Required work:
Gather every line of the data below that contains the word "results". Case counts.

Record list:
-------------------------
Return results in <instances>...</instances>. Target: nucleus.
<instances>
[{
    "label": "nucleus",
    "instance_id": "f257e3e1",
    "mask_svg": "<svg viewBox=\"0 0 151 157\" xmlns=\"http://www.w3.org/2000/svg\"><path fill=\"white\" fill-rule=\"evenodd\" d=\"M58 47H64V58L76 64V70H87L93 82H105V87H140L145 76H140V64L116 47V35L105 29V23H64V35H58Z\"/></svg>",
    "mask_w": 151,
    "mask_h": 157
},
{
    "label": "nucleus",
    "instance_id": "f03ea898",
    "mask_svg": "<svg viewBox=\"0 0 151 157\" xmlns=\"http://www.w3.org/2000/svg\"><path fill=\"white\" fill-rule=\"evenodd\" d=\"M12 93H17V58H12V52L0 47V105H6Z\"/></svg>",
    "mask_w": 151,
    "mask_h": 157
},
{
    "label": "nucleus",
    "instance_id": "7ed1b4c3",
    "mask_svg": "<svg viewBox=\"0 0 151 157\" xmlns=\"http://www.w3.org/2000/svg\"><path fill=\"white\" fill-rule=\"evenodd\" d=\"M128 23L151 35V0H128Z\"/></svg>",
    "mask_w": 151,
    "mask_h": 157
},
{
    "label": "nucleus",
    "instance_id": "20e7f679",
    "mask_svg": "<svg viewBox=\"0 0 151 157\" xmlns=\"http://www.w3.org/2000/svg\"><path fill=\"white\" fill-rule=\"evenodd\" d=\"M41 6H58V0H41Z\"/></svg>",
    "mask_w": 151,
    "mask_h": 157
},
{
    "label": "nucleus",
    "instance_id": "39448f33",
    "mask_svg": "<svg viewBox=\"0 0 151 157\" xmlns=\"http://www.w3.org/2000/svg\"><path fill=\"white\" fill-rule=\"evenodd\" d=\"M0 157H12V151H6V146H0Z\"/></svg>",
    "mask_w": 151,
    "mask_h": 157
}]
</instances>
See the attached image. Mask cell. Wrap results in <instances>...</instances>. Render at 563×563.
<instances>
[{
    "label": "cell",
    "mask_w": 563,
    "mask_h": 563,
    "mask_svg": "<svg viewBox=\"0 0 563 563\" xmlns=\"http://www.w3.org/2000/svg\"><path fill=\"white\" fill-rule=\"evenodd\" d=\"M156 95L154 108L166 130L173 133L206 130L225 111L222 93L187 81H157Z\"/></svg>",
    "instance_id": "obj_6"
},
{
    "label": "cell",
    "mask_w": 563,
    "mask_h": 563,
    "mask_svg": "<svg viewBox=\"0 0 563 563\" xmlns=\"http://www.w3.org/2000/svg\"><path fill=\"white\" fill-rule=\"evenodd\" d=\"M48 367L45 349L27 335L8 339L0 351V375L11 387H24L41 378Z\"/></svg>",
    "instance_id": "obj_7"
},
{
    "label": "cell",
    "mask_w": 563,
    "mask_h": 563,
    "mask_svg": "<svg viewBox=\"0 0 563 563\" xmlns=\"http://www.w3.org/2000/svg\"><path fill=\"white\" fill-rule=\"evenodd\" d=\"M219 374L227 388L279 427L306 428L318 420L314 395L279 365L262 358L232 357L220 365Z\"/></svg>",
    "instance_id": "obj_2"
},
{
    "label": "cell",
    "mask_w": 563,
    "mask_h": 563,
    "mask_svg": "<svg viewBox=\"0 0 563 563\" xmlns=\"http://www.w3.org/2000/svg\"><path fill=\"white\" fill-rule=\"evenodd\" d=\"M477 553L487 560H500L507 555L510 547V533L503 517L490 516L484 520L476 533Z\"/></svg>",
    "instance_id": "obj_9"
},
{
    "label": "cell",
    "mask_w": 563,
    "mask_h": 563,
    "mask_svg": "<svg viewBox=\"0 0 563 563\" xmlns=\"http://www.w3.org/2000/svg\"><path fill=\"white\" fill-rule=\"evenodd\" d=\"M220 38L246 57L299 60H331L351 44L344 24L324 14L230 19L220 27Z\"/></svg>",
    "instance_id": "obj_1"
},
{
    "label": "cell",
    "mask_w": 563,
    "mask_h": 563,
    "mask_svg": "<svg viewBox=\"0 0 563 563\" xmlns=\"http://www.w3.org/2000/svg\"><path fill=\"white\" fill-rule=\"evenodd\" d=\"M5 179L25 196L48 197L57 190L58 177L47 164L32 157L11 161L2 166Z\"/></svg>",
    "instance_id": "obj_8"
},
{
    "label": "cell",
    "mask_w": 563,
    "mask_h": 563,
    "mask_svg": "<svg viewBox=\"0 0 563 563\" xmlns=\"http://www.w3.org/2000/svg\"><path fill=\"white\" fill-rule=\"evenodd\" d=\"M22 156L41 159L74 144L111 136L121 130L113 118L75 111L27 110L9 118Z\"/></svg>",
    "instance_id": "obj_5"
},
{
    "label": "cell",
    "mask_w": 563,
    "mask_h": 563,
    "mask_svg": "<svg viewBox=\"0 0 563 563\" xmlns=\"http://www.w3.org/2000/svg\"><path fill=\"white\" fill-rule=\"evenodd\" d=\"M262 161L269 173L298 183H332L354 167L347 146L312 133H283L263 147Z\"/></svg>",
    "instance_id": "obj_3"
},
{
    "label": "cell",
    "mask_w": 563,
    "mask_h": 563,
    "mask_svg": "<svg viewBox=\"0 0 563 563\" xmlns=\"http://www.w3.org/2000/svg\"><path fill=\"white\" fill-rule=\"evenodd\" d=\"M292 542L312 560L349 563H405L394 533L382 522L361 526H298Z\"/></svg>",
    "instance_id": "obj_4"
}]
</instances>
-------------------------
Solution to this task:
Return results in <instances>...</instances>. Target: nucleus.
See the attached image. Mask cell. Wrap results in <instances>...</instances>. Render at 563×563.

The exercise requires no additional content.